Il precedente Quando il libro fu spacciato per thriller d’evasione

Ci sono guerriglieri comunisti, come Cesare Battisti, che nelle loro brevi prigioni e lunghe latitanze hanno scritto buoni libri gialli. Ci sono guerriglieri anarco-comunisti, come Sergio Segio, che nelle loro lunghe prigioni e vacue esistenze successive hanno scritto libri autobiografici, che vengono mimetizzati come fossero gialli. A uno di questi, Miccia corta di Segio (ed. Derive/Approdi) si ispira La prima linea, il film di Renato De Maria, con Riccardo Scamarcio, presentato un mese fa al Festival di Toronto e che il 20 novembre uscirà nei cinema italiani. Il film è di «interesse culturale nazionale», ma ancora a Toronto non aveva incassato la sovvenzione connessa a tale riconoscimento, perché la Direzione per la cinematografia aspettava di vedere il film, per verificare che la sceneggiatura fosse stata rispettata.
Saggia e rara cautela. Infatti, consapevoli che libri come questi sono acquistati dai nostalgici, i riguardi editoriali rendono eroi gli autori; quanto alla trama, le si dà una patina di opera di fantasia. Invece lo sono in minima parte. O non lo sono affatto.
La Rizzoli ha presentato così La Prima linea: «Un capitolo sanguinoso della storia italiana raccontato dalla linea del fuoco». E così s'è presentato Segio: «Nome di battaglia: comandante Sirio. Mito: Simon Wiesenthal». Che non a caso aveva scritto un libro, «Gli assassini sono fra noi».

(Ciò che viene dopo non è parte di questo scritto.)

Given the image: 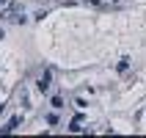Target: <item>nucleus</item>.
I'll use <instances>...</instances> for the list:
<instances>
[{
    "instance_id": "obj_1",
    "label": "nucleus",
    "mask_w": 146,
    "mask_h": 138,
    "mask_svg": "<svg viewBox=\"0 0 146 138\" xmlns=\"http://www.w3.org/2000/svg\"><path fill=\"white\" fill-rule=\"evenodd\" d=\"M39 89H41V91H47V89H50V72H44V75L39 77Z\"/></svg>"
},
{
    "instance_id": "obj_2",
    "label": "nucleus",
    "mask_w": 146,
    "mask_h": 138,
    "mask_svg": "<svg viewBox=\"0 0 146 138\" xmlns=\"http://www.w3.org/2000/svg\"><path fill=\"white\" fill-rule=\"evenodd\" d=\"M17 124H19V116H14V119H11V122H8L0 133H11V130H17Z\"/></svg>"
},
{
    "instance_id": "obj_3",
    "label": "nucleus",
    "mask_w": 146,
    "mask_h": 138,
    "mask_svg": "<svg viewBox=\"0 0 146 138\" xmlns=\"http://www.w3.org/2000/svg\"><path fill=\"white\" fill-rule=\"evenodd\" d=\"M0 6H3V0H0Z\"/></svg>"
}]
</instances>
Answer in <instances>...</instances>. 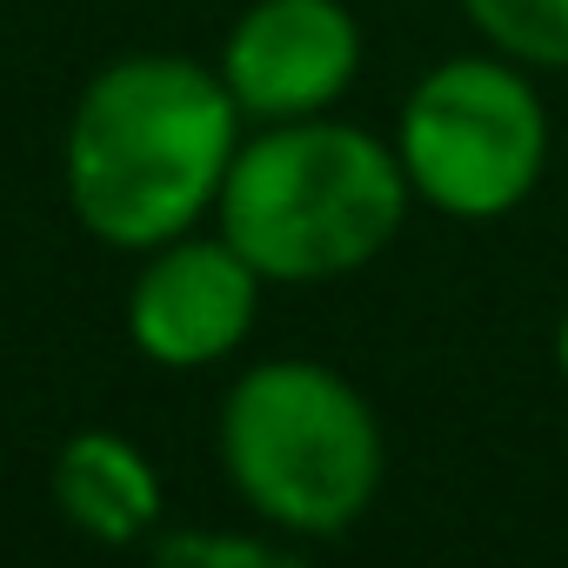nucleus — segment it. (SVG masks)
Masks as SVG:
<instances>
[{
	"label": "nucleus",
	"mask_w": 568,
	"mask_h": 568,
	"mask_svg": "<svg viewBox=\"0 0 568 568\" xmlns=\"http://www.w3.org/2000/svg\"><path fill=\"white\" fill-rule=\"evenodd\" d=\"M241 121L247 114L221 68L187 54L108 61L81 88L61 141V187L74 221L101 247L128 254L194 234L241 154Z\"/></svg>",
	"instance_id": "1"
},
{
	"label": "nucleus",
	"mask_w": 568,
	"mask_h": 568,
	"mask_svg": "<svg viewBox=\"0 0 568 568\" xmlns=\"http://www.w3.org/2000/svg\"><path fill=\"white\" fill-rule=\"evenodd\" d=\"M408 201L415 187L388 141L308 114L267 121L254 141H241L214 214L267 281H335L368 267L402 234Z\"/></svg>",
	"instance_id": "2"
},
{
	"label": "nucleus",
	"mask_w": 568,
	"mask_h": 568,
	"mask_svg": "<svg viewBox=\"0 0 568 568\" xmlns=\"http://www.w3.org/2000/svg\"><path fill=\"white\" fill-rule=\"evenodd\" d=\"M221 468L281 535H348L382 488V428L362 388L322 362H254L221 402Z\"/></svg>",
	"instance_id": "3"
},
{
	"label": "nucleus",
	"mask_w": 568,
	"mask_h": 568,
	"mask_svg": "<svg viewBox=\"0 0 568 568\" xmlns=\"http://www.w3.org/2000/svg\"><path fill=\"white\" fill-rule=\"evenodd\" d=\"M395 154L415 201L435 214L501 221L535 194L548 168V108L508 54H462L408 88Z\"/></svg>",
	"instance_id": "4"
},
{
	"label": "nucleus",
	"mask_w": 568,
	"mask_h": 568,
	"mask_svg": "<svg viewBox=\"0 0 568 568\" xmlns=\"http://www.w3.org/2000/svg\"><path fill=\"white\" fill-rule=\"evenodd\" d=\"M261 267L227 234H174L148 247L128 288V342L154 368H214L227 362L261 315Z\"/></svg>",
	"instance_id": "5"
},
{
	"label": "nucleus",
	"mask_w": 568,
	"mask_h": 568,
	"mask_svg": "<svg viewBox=\"0 0 568 568\" xmlns=\"http://www.w3.org/2000/svg\"><path fill=\"white\" fill-rule=\"evenodd\" d=\"M362 74V28L342 0H254L227 28L221 81L247 121L328 114Z\"/></svg>",
	"instance_id": "6"
},
{
	"label": "nucleus",
	"mask_w": 568,
	"mask_h": 568,
	"mask_svg": "<svg viewBox=\"0 0 568 568\" xmlns=\"http://www.w3.org/2000/svg\"><path fill=\"white\" fill-rule=\"evenodd\" d=\"M54 508L101 548H141L161 528V475L121 428H74L54 448Z\"/></svg>",
	"instance_id": "7"
},
{
	"label": "nucleus",
	"mask_w": 568,
	"mask_h": 568,
	"mask_svg": "<svg viewBox=\"0 0 568 568\" xmlns=\"http://www.w3.org/2000/svg\"><path fill=\"white\" fill-rule=\"evenodd\" d=\"M475 34L521 68H568V0H462Z\"/></svg>",
	"instance_id": "8"
},
{
	"label": "nucleus",
	"mask_w": 568,
	"mask_h": 568,
	"mask_svg": "<svg viewBox=\"0 0 568 568\" xmlns=\"http://www.w3.org/2000/svg\"><path fill=\"white\" fill-rule=\"evenodd\" d=\"M154 561H194V568H274L288 561L261 535H214V528H187V535H154L148 541Z\"/></svg>",
	"instance_id": "9"
},
{
	"label": "nucleus",
	"mask_w": 568,
	"mask_h": 568,
	"mask_svg": "<svg viewBox=\"0 0 568 568\" xmlns=\"http://www.w3.org/2000/svg\"><path fill=\"white\" fill-rule=\"evenodd\" d=\"M555 362H561V375H568V315H561V328H555Z\"/></svg>",
	"instance_id": "10"
}]
</instances>
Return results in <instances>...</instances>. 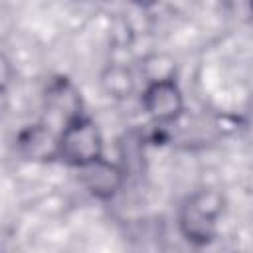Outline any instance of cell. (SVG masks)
I'll return each mask as SVG.
<instances>
[{"label": "cell", "instance_id": "obj_1", "mask_svg": "<svg viewBox=\"0 0 253 253\" xmlns=\"http://www.w3.org/2000/svg\"><path fill=\"white\" fill-rule=\"evenodd\" d=\"M223 211V196L215 188H202L188 196L178 210V229L194 247L210 245L217 235V219Z\"/></svg>", "mask_w": 253, "mask_h": 253}, {"label": "cell", "instance_id": "obj_2", "mask_svg": "<svg viewBox=\"0 0 253 253\" xmlns=\"http://www.w3.org/2000/svg\"><path fill=\"white\" fill-rule=\"evenodd\" d=\"M101 156H105L103 134L91 117L77 115L57 132V158L65 164L83 168Z\"/></svg>", "mask_w": 253, "mask_h": 253}, {"label": "cell", "instance_id": "obj_3", "mask_svg": "<svg viewBox=\"0 0 253 253\" xmlns=\"http://www.w3.org/2000/svg\"><path fill=\"white\" fill-rule=\"evenodd\" d=\"M140 103L144 113L156 125L174 123L184 113V95L174 77L146 81Z\"/></svg>", "mask_w": 253, "mask_h": 253}, {"label": "cell", "instance_id": "obj_4", "mask_svg": "<svg viewBox=\"0 0 253 253\" xmlns=\"http://www.w3.org/2000/svg\"><path fill=\"white\" fill-rule=\"evenodd\" d=\"M81 172V182L83 186L89 190L91 196L99 198V200H111L117 196V192L123 188L126 172L121 164L107 160L105 156H101L99 160L79 168Z\"/></svg>", "mask_w": 253, "mask_h": 253}, {"label": "cell", "instance_id": "obj_5", "mask_svg": "<svg viewBox=\"0 0 253 253\" xmlns=\"http://www.w3.org/2000/svg\"><path fill=\"white\" fill-rule=\"evenodd\" d=\"M45 107L63 119V125L71 121L77 115H83L81 111V95L77 87L67 77L53 79L45 89Z\"/></svg>", "mask_w": 253, "mask_h": 253}, {"label": "cell", "instance_id": "obj_6", "mask_svg": "<svg viewBox=\"0 0 253 253\" xmlns=\"http://www.w3.org/2000/svg\"><path fill=\"white\" fill-rule=\"evenodd\" d=\"M18 150L28 160H51L57 158V134L45 125H34L20 132Z\"/></svg>", "mask_w": 253, "mask_h": 253}, {"label": "cell", "instance_id": "obj_7", "mask_svg": "<svg viewBox=\"0 0 253 253\" xmlns=\"http://www.w3.org/2000/svg\"><path fill=\"white\" fill-rule=\"evenodd\" d=\"M107 91L115 97H125L132 91V85H134V79H132V73L123 69V67H113L109 71V75H105L103 79Z\"/></svg>", "mask_w": 253, "mask_h": 253}, {"label": "cell", "instance_id": "obj_8", "mask_svg": "<svg viewBox=\"0 0 253 253\" xmlns=\"http://www.w3.org/2000/svg\"><path fill=\"white\" fill-rule=\"evenodd\" d=\"M134 6H138V8H150V6H154L158 0H130Z\"/></svg>", "mask_w": 253, "mask_h": 253}, {"label": "cell", "instance_id": "obj_9", "mask_svg": "<svg viewBox=\"0 0 253 253\" xmlns=\"http://www.w3.org/2000/svg\"><path fill=\"white\" fill-rule=\"evenodd\" d=\"M249 2V8H251V12H253V0H247Z\"/></svg>", "mask_w": 253, "mask_h": 253}]
</instances>
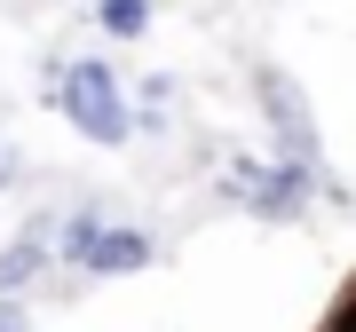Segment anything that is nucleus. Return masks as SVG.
Segmentation results:
<instances>
[{
    "instance_id": "obj_5",
    "label": "nucleus",
    "mask_w": 356,
    "mask_h": 332,
    "mask_svg": "<svg viewBox=\"0 0 356 332\" xmlns=\"http://www.w3.org/2000/svg\"><path fill=\"white\" fill-rule=\"evenodd\" d=\"M48 269H56V214H32L24 230L0 245V293H24V285H40Z\"/></svg>"
},
{
    "instance_id": "obj_8",
    "label": "nucleus",
    "mask_w": 356,
    "mask_h": 332,
    "mask_svg": "<svg viewBox=\"0 0 356 332\" xmlns=\"http://www.w3.org/2000/svg\"><path fill=\"white\" fill-rule=\"evenodd\" d=\"M0 332H32V308H24V293H0Z\"/></svg>"
},
{
    "instance_id": "obj_7",
    "label": "nucleus",
    "mask_w": 356,
    "mask_h": 332,
    "mask_svg": "<svg viewBox=\"0 0 356 332\" xmlns=\"http://www.w3.org/2000/svg\"><path fill=\"white\" fill-rule=\"evenodd\" d=\"M16 182H24V151H16V135L0 127V198H8Z\"/></svg>"
},
{
    "instance_id": "obj_6",
    "label": "nucleus",
    "mask_w": 356,
    "mask_h": 332,
    "mask_svg": "<svg viewBox=\"0 0 356 332\" xmlns=\"http://www.w3.org/2000/svg\"><path fill=\"white\" fill-rule=\"evenodd\" d=\"M151 0H95V32H111V40H143L151 32Z\"/></svg>"
},
{
    "instance_id": "obj_4",
    "label": "nucleus",
    "mask_w": 356,
    "mask_h": 332,
    "mask_svg": "<svg viewBox=\"0 0 356 332\" xmlns=\"http://www.w3.org/2000/svg\"><path fill=\"white\" fill-rule=\"evenodd\" d=\"M254 103H261V127H269V142H277V151L309 158V166H325V135H317V111H309L301 79H293L285 64H261V72H254Z\"/></svg>"
},
{
    "instance_id": "obj_2",
    "label": "nucleus",
    "mask_w": 356,
    "mask_h": 332,
    "mask_svg": "<svg viewBox=\"0 0 356 332\" xmlns=\"http://www.w3.org/2000/svg\"><path fill=\"white\" fill-rule=\"evenodd\" d=\"M56 261L79 269V277H135V269L159 261V238L143 222H111L103 198H79L56 214Z\"/></svg>"
},
{
    "instance_id": "obj_3",
    "label": "nucleus",
    "mask_w": 356,
    "mask_h": 332,
    "mask_svg": "<svg viewBox=\"0 0 356 332\" xmlns=\"http://www.w3.org/2000/svg\"><path fill=\"white\" fill-rule=\"evenodd\" d=\"M56 111L72 119L79 142H95V151H119V142H135V103H127V79H119L111 56H72L64 72H56Z\"/></svg>"
},
{
    "instance_id": "obj_1",
    "label": "nucleus",
    "mask_w": 356,
    "mask_h": 332,
    "mask_svg": "<svg viewBox=\"0 0 356 332\" xmlns=\"http://www.w3.org/2000/svg\"><path fill=\"white\" fill-rule=\"evenodd\" d=\"M332 174V166H309V158H293V151H269V158H245V151H229L222 158V206H238V214H254V222H301L309 206H317V182Z\"/></svg>"
}]
</instances>
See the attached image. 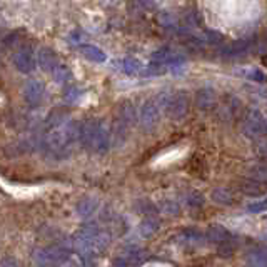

E ancora, traendo sempre dalla presentazione: «Sergio Segio, come molti giovani, perde presto la fiducia in una sinistra parlamentare che ritiene imbelle e collusa con i poteri forti. E si volge alla lotta armata».

Fra tante autobiografie di assassini da pubblicare, c’è però anche un album di vittime da sfogliare. Per ricordare, ad esempio, che a Walter Tobagi del Corriere della Sera sparò alle spalle il figlio di un dirigente editoriale. Della Rizzoli.